The federal law Hunter Biden violated was championed by his father when he was in the Senate. It was designed to help answer a key concern of those advocating for more responsible gun policies: How to keep firearms out of the hands of those most likely to abuse them.

Yet, like so many measures passed in response to cries to “do something” about guns, lax enforcement has rendered the screening form requirement largely useless.

In general, gun laws aren’t aggressively enforced. Remember that Anthony McRae, the shooter who killed three students on the Michigan State University campus, was previously arrested on a felony gun charge that would have prevented him from purchasing a firearm. He was allowed to plead down to a misdemeanor.

A Republican-backed law pending in Congress called the Prosecuting Gun Crimes Saves Lives Act would prioritize the prosecution of those who illegally purchase guns. It’s gone nowhere for lack of support by Democrats, who keep pushing for more restrictive gun laws that end up being undermined by progressive or lazy prosecutors.

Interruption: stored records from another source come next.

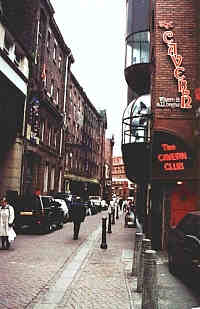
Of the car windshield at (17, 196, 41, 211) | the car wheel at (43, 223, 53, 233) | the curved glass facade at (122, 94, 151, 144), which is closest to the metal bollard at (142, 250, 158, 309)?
the curved glass facade at (122, 94, 151, 144)

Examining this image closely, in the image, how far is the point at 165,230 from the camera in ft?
38.9

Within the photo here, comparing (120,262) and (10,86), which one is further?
(10,86)

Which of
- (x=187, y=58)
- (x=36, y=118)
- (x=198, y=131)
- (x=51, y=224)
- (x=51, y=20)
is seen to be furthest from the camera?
(x=51, y=20)

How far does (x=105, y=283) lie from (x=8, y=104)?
15.0 m

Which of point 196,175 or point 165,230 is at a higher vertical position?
point 196,175

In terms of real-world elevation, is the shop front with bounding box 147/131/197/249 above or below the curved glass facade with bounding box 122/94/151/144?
below

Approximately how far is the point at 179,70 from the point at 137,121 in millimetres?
4136

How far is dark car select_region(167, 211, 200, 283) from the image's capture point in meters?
6.26

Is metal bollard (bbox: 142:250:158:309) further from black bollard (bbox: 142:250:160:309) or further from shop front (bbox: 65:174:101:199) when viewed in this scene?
shop front (bbox: 65:174:101:199)

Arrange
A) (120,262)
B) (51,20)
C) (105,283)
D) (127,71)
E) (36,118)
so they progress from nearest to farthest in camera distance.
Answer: (105,283)
(120,262)
(127,71)
(36,118)
(51,20)

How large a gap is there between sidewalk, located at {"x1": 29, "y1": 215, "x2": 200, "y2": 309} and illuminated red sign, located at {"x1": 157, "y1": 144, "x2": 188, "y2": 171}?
3.06m

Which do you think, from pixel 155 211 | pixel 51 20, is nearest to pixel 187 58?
pixel 155 211

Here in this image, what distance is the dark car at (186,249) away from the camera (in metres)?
6.26

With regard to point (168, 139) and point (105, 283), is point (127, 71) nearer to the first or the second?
point (168, 139)
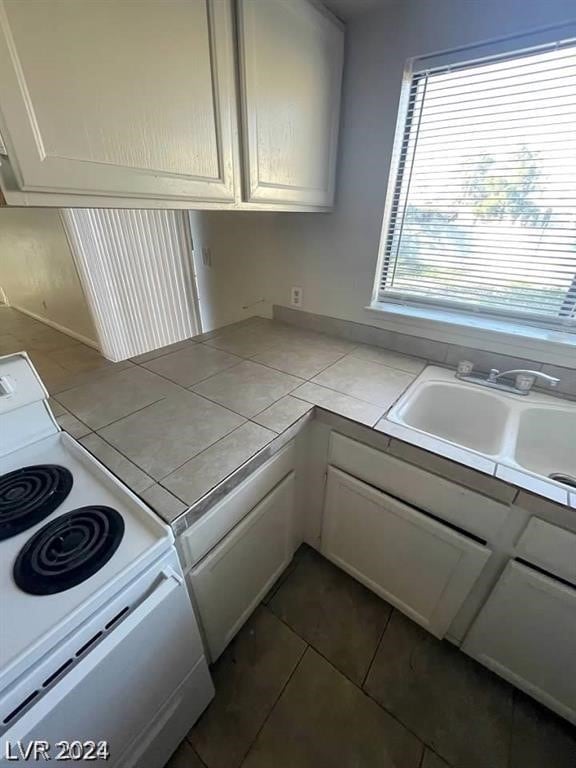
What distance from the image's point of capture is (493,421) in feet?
3.92

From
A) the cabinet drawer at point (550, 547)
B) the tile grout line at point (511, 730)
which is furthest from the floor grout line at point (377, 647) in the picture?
the cabinet drawer at point (550, 547)

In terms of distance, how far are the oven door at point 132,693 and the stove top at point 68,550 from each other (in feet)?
0.43

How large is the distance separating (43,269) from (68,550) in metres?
4.21

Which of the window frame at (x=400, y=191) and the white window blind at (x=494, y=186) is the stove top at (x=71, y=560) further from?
the white window blind at (x=494, y=186)

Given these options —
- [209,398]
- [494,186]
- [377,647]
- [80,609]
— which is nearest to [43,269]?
[209,398]

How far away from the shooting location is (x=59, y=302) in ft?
12.0

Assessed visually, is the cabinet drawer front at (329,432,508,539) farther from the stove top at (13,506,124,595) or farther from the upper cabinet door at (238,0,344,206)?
the upper cabinet door at (238,0,344,206)

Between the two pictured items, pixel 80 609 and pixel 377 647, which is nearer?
pixel 80 609

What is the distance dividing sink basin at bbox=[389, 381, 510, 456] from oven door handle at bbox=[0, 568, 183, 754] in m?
0.91

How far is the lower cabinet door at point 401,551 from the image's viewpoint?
1.00 metres

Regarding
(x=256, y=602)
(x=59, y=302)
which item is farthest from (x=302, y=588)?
(x=59, y=302)

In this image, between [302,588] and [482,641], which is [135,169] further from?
[482,641]

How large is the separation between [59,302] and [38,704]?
413cm

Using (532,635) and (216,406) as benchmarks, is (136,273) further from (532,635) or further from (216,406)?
(532,635)
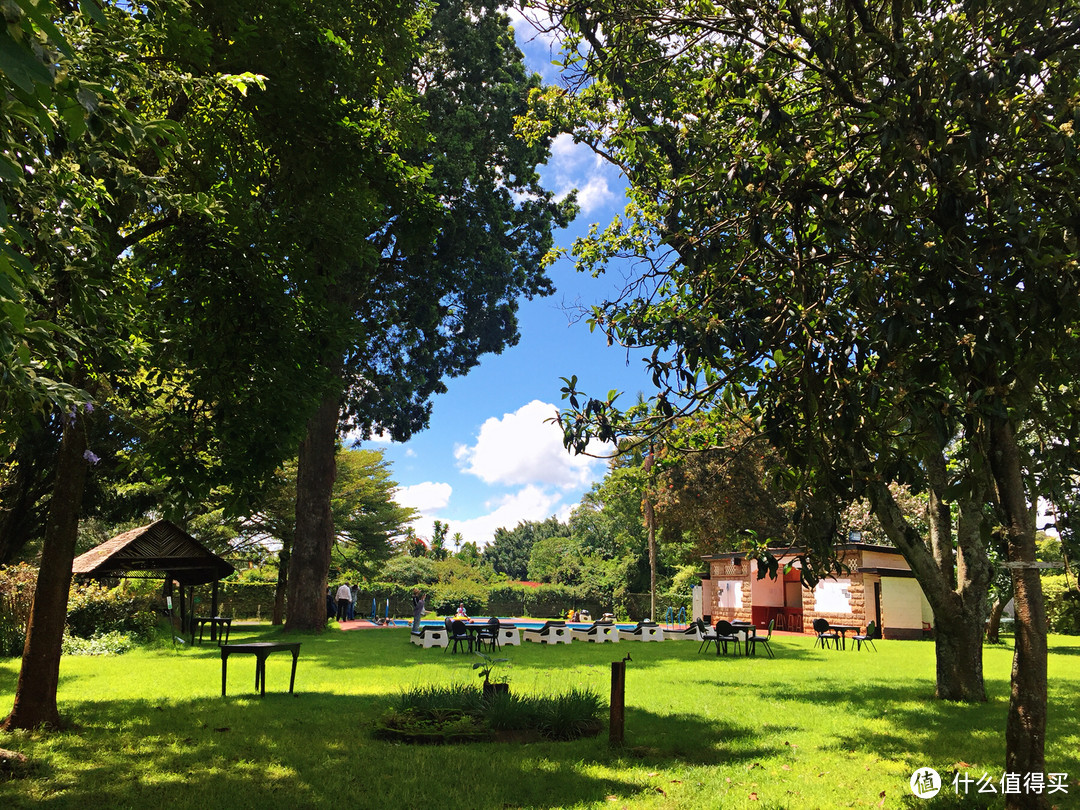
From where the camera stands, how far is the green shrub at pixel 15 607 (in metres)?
17.6

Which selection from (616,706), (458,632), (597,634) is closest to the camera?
(616,706)

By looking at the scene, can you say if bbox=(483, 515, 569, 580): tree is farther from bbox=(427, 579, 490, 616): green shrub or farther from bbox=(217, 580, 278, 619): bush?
bbox=(217, 580, 278, 619): bush

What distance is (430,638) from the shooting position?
20.1 meters

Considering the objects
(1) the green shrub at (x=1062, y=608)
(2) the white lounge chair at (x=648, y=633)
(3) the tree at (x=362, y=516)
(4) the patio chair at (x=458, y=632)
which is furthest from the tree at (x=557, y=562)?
(4) the patio chair at (x=458, y=632)

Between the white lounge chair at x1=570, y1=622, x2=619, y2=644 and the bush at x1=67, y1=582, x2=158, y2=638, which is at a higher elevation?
the bush at x1=67, y1=582, x2=158, y2=638

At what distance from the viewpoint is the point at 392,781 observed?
6.32 m

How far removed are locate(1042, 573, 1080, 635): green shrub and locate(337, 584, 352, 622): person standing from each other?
100 ft

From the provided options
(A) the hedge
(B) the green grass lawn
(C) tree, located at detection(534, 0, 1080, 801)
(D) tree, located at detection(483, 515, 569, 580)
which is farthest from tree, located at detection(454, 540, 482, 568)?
(C) tree, located at detection(534, 0, 1080, 801)

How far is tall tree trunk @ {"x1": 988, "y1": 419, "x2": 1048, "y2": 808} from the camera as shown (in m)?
5.45

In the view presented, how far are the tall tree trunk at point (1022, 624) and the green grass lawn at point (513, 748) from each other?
49cm

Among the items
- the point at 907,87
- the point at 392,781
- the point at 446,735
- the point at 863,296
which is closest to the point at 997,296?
the point at 863,296

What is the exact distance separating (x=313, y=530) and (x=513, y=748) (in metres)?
18.3

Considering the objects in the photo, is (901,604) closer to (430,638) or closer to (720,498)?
(720,498)

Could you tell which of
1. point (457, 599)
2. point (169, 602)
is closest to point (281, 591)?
point (169, 602)
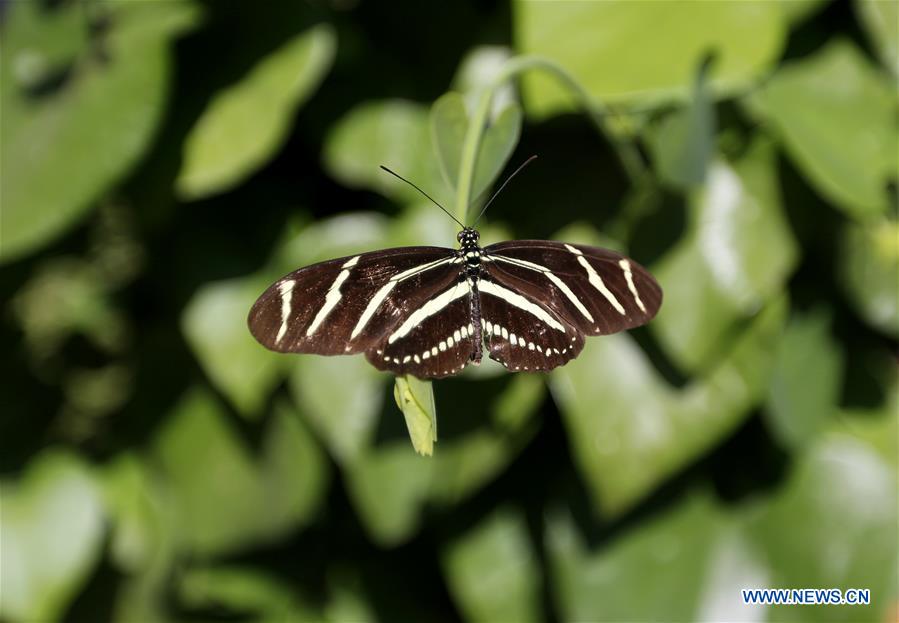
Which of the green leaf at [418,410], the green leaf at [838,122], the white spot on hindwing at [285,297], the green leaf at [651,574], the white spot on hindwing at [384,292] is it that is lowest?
the green leaf at [651,574]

On the day his son was convicted, President Joe Biden attended an anti-gun rally calling for even more gun laws. He also, disingenuously, said he respected the legal system that convicted his son. Never mind that his Justice Department tried to orchestrate a sweetheart plea deal that would have spared Hunter Biden from facing any consequences.

Hunter Biden may not have been treated the same as others who violated the screening law. But all future violators should be treated the same as Hunter Biden.

Nolan Finley writes a column for the Detroit News.